Tekstblok =

____________

Skip to main content

Pieneman, Jan Willem

29 september 2024

* Abcoude 4 november 1779 - † Amsterdam 8 april 1853

Kunstschilder Jan Willem Pieneman was aanvankelijk opgeleid om koopman te worden, maar volgde ook een opleiding aan de Amsterdamse Stadstekenacademie. Die academie was niet per se bedoeld om kunstenaars op te leiden, maar om jongeren kennis te laten maken met kunst. Los van het feit dat Pieneman een gewaardeerd schilder was in de negentiende eeuw, werd ook diens zoon Nicolaas (1809 – 1860) een bekend kunstenaar. Aan het eerbetoon na hun beider overlijden werd uiting gegeven met een bijzonder grafmonument.

Schilderij van J. Fabius  uit 1867 van de Westerbegraafplaats in Amsterdam met centraal het monument voor Pieneman (Stadsarchief Amsterdam).Schilderij van J. Fabius uit 1867 van de Westerbegraafplaats in Amsterdam met centraal het monument voor Pieneman (Stadsarchief Amsterdam).Pieneman koos niet voor de handel, maar voor de schilderkunst en maakte langzaamaan naam in de kunstwereld. In 1805 werd hij tekenleraar aan de artillerie- en ingenieursopleiding in Amersfoort en in 1816 werd hij onderdirecteur van het Koninklijk Kabinet van Schilderijen in Den Haag. Van 1820 tot aan zijn overlijden was hij directeur van de Koninklijke Academie voor Schone Kunsten in Amsterdam. Daarnaast werd Pieneman in 1844 aangesteld als directeur van het Rijksmuseum. Wat bijdroeg aan zijn bekendheid waren zijn verbeeldingen van enkele veldslagen rondom de slag bij Waterloo en een portret van koning Willem II.

In 1799 trouwde Pieneman met Johanna Maria Embroek (1782-1852). Uit het huwelijk werden meerdere kinderen geboren, waaronder de genoemde Nicolaas.

Portret van Jan Willem door zijn zoon Nicolaas Pieneman uit 1860 (Collectie Rijksmuseum).Portret van Jan Willem door zijn zoon Nicolaas Pieneman uit 1860 (Collectie Rijksmuseum).

____________

Verzameld materiaal =
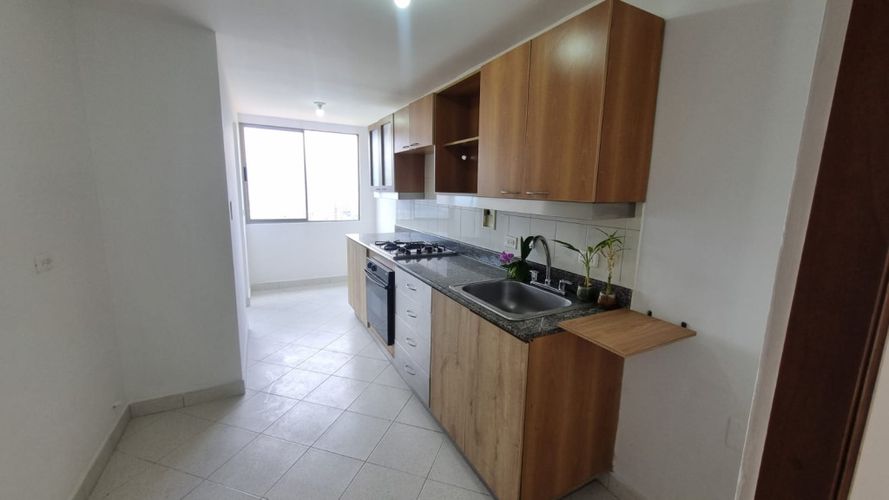 Apartamento de 3 alcobas en arriendo en El Tesoro, Medellín, 140 m² · foto 3 de 23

____________

Opdrachtvereisten =
1. Neem uit de tekst over Jan Willem Pieneman woordelijk het gedeelte over van "Kunstschilder Jan Willem" tot en met "een bijzonder grafmonument.".
2. Vat de tekst over Jan Willem Pieneman samen in twee zinnen.

Uitwerkingen opdrachten =
1.
Kunstschilder Jan Willem Pieneman was aanvankelijk opgeleid om koopman te worden, maar volgde ook een opleiding aan de Amsterdamse Stadstekenacademie. Die academie was niet per se bedoeld om kunstenaars op te leiden, maar om jongeren kennis te laten maken met kunst. Los van het feit dat Pieneman een gewaardeerd schilder was in de negentiende eeuw, werd ook diens zoon Nicolaas (1809 – 1860) een bekend kunstenaar. Aan het eerbetoon na hun beider overlijden werd uiting gegeven met een bijzonder grafmonument.

2. Jan Willem Pieneman (1779–1853) werd opgeleid tot koopman en aan de Amsterdamse Stadstekenacademie, koos voor de schilderkunst en werd onder meer tekenleraar in Amersfoort, onderdirecteur van het Koninklijk Kabinet van Schilderijen, directeur van de Koninklijke Academie voor Schone Kunsten in Amsterdam en vanaf 1844 directeur van het Rijksmuseum. Hij werd bekend door zijn verbeeldingen van veldslagen rond de slag bij Waterloo en een portret van koning Willem II, trouwde in 1799 met Johanna Maria Embroek en had onder meer een zoon, Nicolaas, die eveneens een bekend kunstenaar werd.